Homes in Citrus Heights took noticeably longer to sell in March than they did a year ago, even with prices well below their 2025 peak. The typical home spent 20 days on the market before going under contract, up from just 11 days in March 2025 — an 82% jump that points to a meaningfully slower pace for sellers, despite still-tight supply.
Prices step back from last year’s highs
According to newly released Redfin data, the median sale price in Citrus Heights was $451,000 in March, down 10.7% from $505,000 a year earlier. That puts local prices roughly in line with where they stood in March 2024, when the median was $452,500 — effectively erasing the gains of the past two years. Over a longer horizon, prices remain about 6.1% above their March 2021 level of $425,000, a more modest five-year climb than many California markets have seen.

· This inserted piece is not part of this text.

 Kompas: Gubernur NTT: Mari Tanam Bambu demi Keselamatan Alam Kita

One nuance: while the headline price fell sharply, the median price per square foot edged up 0.6% year-over-year to $323. That suggests buyers in March were purchasing somewhat smaller homes than they did a year ago, softening what looks like a steep decline on the surface.
Compared to February, the median price ticked up 1.9% from $442,500, a typical pattern as the spring buying season gets underway.

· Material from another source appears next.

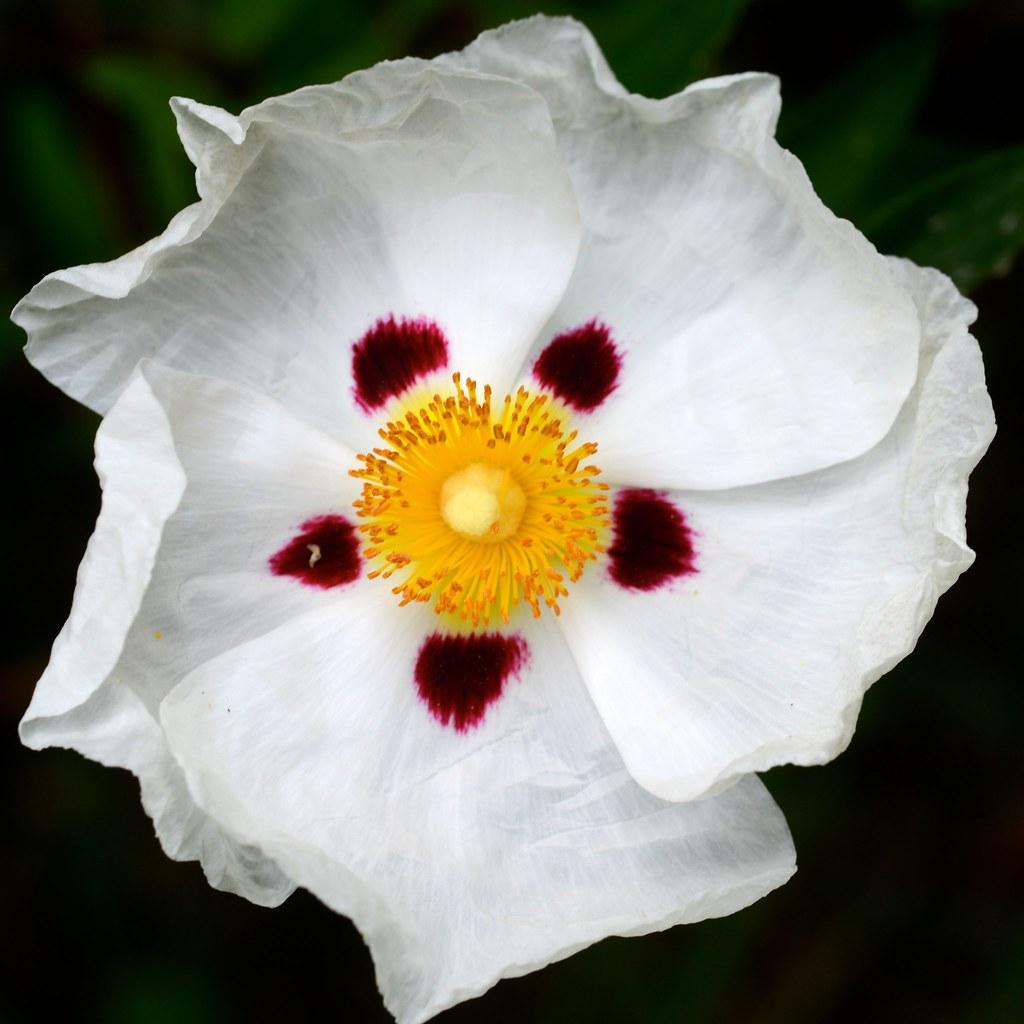 Fleur Blanche Marie Daniele Murail Flickr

More homes changing hands, but slower
Sales activity picked up from a year ago. A total of 68 homes sold in March, up 23.6% from 55 in March 2025, while new listings held essentially flat at 83 (versus 84 a year earlier). Active inventory rose 11% year-over-year to 121 homes.
That combination leaves Citrus Heights with about 1.8 months of supply — still firmly in sellers’ market territory, where 4 to 6 months is generally considered balanced. More than half of homes (52.9%) sold above their list price, and the typical sale closed at 100.4% of asking, both nearly identical to a year ago. About 45.6% of listings went off the market within two weeks.
But the longer time on market tells a more layered story. Even with limited supply, buyers appear to be taking more time to commit. The share of listings with price drops was 30.6%, down from 35.8% a year ago, suggesting sellers have adjusted asking prices earlier in the process rather than chasing the market down.
Month-over-month, days on market fell sharply from 40 in February to 20 in March — a halving that reflects normal spring acceleration rather than a fundamental shift.
Affordability and the rate picture
Lower prices and lower borrowing costs have meaningfully improved monthly affordability. The 30-year fixed mortgage rate averaged 6.18% in March, down from 6.65% a year earlier, according to Freddie Mac data published by the Federal Reserve. Combined with the price drop, the principal-and-interest payment on a median-priced Citrus Heights home with 20% down works out to about $2,205 a month — $388 less than the equivalent payment a year ago.
Even so, affordability remains stretched. At a median household income of $82,314 (U.S. Census Bureau, 2024 American Community Survey), the median home costs roughly 5.5 times annual income, above the 5x threshold widely considered unaffordable. The estimated mortgage payment consumes about 32% of median household monthly income — within National Association of Realtors guidelines, but only just.
How Citrus Heights compares
The median sale price in Citrus Heights, a city of about 86,300, sits well below California’s statewide median of $855,300. But while statewide prices rose 0.7% year-over-year, local prices fell more than 10%, meaning Citrus Heights underperformed the broader state market on price even as its sales volume grew. Nationally, the S&P CoreLogic Case-Shiller Home Price Index was essentially flat year-over-year in March, a backdrop that makes the local price decline stand out.
Citrus Heights homes also continued to move faster than the statewide median of 37 days on market, despite the local slowdown.
The bottom line
March data points to a Citrus Heights market that is busier than last year by sales count, but more patient. Homes are selling, often above asking and within tight inventory conditions, yet they’re taking nearly twice as long to do so — and at prices roughly 11% below where they stood last spring.